Now, you will have to take $n$ derivatives (except the odd ones). Thankfully $n \to 4$, only.

The series is written as:

sum_(n=0)^4 f^n(a)/(n!)(x-a)^n

Because the derivatives of $\cos u$ are, starting at the $0$th derivative and ending at the $4$th derivative (where the cycle restarts):

$\left\{\cos u , - \sin u , - \cos u , \sin u , \cos u , \ldots\right\} {\left(\frac{\mathrm{du}}{\mathrm{dx}}\right)}^{n}$

...with ${\left(\frac{\mathrm{du}}{\mathrm{dx}}\right)}^{n}$ from the Chain Rule on the factor of $\pi$... you get:

${f}^{0} \left(x\right) = \textcolor{b l u e}{f \left(x\right) = \cos \pi x}$

${\cancel{\textcolor{b l u e}{f ' \left(x\right)} = \pi \left(- \sin \pi x\right) \textcolor{b l u e}{= - \pi \sin \pi x}}}^{\text{0 at a = 3}}$

$\textcolor{b l u e}{f ' ' \left(x\right)} = {\pi}^{2} \left(- \cos \pi x\right) \textcolor{b l u e}{= - {\pi}^{2} \cos \pi x}$

${\cancel{\textcolor{b l u e}{f ' ' ' \left(x\right)} = - {\pi}^{3} \left(- \sin \pi x\right) \textcolor{b l u e}{= {\pi}^{3} \sin \pi x}}}^{\text{0 at a = 3}}$

$\textcolor{b l u e}{f ' ' ' ' \left(x\right)} = {\pi}^{4} \left(\cos \pi x\right) \textcolor{b l u e}{= {\pi}^{4} \cos \pi x}$

Now, plug them into the equation, with $x = a$ except for the $\left(x - a\right)$, varying $n$ from $0$ to $4$ (inclusive), and nonvarying $a$:

sum_(n=0)^4 f^n(a)/(n!)(x-a)^n

By default:
= f^0(3)/(0!)(x-3)^0 + (f'(3))/(1!)(x-3)^1 + (f''(3))/(2!)(x-3)^2 + (f'''(3))/(3!)(x-3)^3 + (f''''(3))/(4!)(x-3)^4 + ...
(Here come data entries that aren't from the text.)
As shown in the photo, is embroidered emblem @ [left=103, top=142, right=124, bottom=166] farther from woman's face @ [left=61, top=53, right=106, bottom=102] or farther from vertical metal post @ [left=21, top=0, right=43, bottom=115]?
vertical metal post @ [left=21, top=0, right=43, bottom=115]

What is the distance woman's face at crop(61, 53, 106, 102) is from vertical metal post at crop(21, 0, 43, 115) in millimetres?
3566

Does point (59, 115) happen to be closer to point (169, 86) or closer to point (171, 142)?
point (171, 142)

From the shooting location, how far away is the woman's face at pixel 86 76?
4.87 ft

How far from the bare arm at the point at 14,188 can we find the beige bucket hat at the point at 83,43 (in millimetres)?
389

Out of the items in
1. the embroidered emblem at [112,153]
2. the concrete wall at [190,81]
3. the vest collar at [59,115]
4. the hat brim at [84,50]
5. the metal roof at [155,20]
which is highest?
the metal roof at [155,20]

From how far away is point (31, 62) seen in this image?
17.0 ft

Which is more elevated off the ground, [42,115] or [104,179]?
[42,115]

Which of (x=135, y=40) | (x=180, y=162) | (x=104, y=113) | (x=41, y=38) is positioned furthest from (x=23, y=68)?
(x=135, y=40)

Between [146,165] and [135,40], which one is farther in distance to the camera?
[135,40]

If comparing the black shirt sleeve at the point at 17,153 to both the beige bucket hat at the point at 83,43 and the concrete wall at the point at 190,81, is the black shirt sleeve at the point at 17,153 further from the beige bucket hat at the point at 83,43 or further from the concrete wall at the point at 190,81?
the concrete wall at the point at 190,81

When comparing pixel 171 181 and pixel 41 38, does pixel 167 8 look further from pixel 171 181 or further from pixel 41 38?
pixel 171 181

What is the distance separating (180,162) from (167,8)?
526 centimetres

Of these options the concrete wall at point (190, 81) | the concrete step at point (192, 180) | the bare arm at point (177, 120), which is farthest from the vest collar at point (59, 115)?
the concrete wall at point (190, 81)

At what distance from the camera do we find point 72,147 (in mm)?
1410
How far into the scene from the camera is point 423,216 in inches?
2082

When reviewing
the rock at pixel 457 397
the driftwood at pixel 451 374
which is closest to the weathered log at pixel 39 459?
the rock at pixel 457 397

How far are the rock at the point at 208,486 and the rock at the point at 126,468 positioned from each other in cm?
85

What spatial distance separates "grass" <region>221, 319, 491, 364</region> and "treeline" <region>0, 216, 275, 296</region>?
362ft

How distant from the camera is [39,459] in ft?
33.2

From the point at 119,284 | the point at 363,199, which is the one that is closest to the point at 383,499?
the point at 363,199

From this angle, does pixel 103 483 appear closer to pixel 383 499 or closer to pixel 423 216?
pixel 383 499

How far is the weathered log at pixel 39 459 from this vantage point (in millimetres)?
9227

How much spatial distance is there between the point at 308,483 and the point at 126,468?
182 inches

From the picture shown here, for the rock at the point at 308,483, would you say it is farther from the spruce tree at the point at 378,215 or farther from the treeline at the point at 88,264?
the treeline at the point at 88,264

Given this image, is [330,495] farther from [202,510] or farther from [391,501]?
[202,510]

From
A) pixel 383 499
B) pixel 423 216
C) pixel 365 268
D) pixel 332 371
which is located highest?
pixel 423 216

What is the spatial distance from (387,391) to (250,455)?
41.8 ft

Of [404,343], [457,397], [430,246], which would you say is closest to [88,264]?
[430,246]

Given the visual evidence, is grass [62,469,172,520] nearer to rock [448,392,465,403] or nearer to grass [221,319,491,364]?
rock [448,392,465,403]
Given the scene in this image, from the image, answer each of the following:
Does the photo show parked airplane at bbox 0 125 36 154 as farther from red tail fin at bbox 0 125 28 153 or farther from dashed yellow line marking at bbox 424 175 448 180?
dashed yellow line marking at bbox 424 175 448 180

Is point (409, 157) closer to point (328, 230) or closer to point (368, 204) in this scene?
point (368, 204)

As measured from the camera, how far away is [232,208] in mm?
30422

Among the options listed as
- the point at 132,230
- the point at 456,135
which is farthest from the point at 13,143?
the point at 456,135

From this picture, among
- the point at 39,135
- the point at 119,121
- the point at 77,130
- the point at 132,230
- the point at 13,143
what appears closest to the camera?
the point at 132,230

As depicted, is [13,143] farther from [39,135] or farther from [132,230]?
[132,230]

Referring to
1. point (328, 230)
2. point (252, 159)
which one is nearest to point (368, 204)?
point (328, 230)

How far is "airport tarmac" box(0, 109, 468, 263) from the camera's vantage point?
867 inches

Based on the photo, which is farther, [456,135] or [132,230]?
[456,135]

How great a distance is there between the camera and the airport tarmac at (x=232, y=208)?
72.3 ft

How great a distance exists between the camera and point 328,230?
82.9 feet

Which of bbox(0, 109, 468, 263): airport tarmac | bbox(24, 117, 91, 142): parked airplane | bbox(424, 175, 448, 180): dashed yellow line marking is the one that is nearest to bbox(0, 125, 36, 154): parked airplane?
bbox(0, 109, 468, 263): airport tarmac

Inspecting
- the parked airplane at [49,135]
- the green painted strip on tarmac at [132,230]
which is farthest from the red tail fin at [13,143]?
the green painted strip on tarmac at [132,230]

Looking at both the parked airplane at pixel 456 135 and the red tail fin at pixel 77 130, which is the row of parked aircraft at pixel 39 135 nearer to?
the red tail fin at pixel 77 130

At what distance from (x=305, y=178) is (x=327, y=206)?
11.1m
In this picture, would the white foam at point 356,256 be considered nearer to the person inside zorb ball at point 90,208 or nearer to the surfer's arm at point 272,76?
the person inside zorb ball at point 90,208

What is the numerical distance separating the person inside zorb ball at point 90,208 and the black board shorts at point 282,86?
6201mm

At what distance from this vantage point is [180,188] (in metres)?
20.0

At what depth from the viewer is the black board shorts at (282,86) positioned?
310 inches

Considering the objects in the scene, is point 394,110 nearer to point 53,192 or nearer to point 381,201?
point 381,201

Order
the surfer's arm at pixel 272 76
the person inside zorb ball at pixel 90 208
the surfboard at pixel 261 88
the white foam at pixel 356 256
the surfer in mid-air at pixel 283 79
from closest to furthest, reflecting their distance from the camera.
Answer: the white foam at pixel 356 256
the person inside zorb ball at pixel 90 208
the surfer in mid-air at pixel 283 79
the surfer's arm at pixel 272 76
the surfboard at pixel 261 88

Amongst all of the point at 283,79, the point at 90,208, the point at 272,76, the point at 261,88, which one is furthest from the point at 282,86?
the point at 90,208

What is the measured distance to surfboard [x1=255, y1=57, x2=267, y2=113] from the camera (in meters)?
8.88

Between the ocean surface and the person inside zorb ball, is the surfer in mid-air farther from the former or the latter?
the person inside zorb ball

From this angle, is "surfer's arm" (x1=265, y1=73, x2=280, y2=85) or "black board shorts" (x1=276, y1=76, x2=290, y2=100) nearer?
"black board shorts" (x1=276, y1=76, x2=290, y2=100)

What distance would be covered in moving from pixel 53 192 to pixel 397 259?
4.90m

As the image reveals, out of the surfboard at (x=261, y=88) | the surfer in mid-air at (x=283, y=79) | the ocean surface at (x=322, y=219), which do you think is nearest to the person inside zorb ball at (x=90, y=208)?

Now plug in ${f}^{n} \left(a\right)$, $n$, and $a$:
$= \frac{\cos 3 \pi}{1} \left(1\right) + {\cancel{\frac{- \pi \sin 3 \pi}{1} \left(x - 3\right)}}^{0} + \frac{- {\pi}^{2} \cos 3 \pi}{2} {\left(x - 3\right)}^{2} + {\cancel{\frac{{\pi}^{3} \sin 3 \pi}{6} {\left(x - 3\right)}^{3}}}^{0} + \frac{{\pi}^{4} \cos 3 \pi}{24} {\left(x - 3\right)}^{4} + \ldots$

As you could see, the odd terms do indeed cancel! Simplify all the sign swaps, parentheses, $1$'s, etc.:
$= \left(\cos 3 \pi\right) - \frac{{\pi}^{2} \cos 3 \pi}{2} {\left(x - 3\right)}^{2} + \frac{{\pi}^{4} \cos 3 \pi}{24} {\left(x - 3\right)}^{4} + \ldots$

But $\cos 3 \pi = \cos \pi = - 1$, so:

$= \left(- 1\right) - \frac{- {\pi}^{2}}{2} {\left(x - 3\right)}^{2} + \frac{- {\pi}^{4}}{24} {\left(x - 3\right)}^{4} + \ldots$

$\textcolor{b l u e}{= - 1 + \frac{{\pi}^{2}}{2} {\left(x - 3\right)}^{2} - \frac{{\pi}^{4}}{24} {\left(x - 3\right)}^{4} + \ldots}$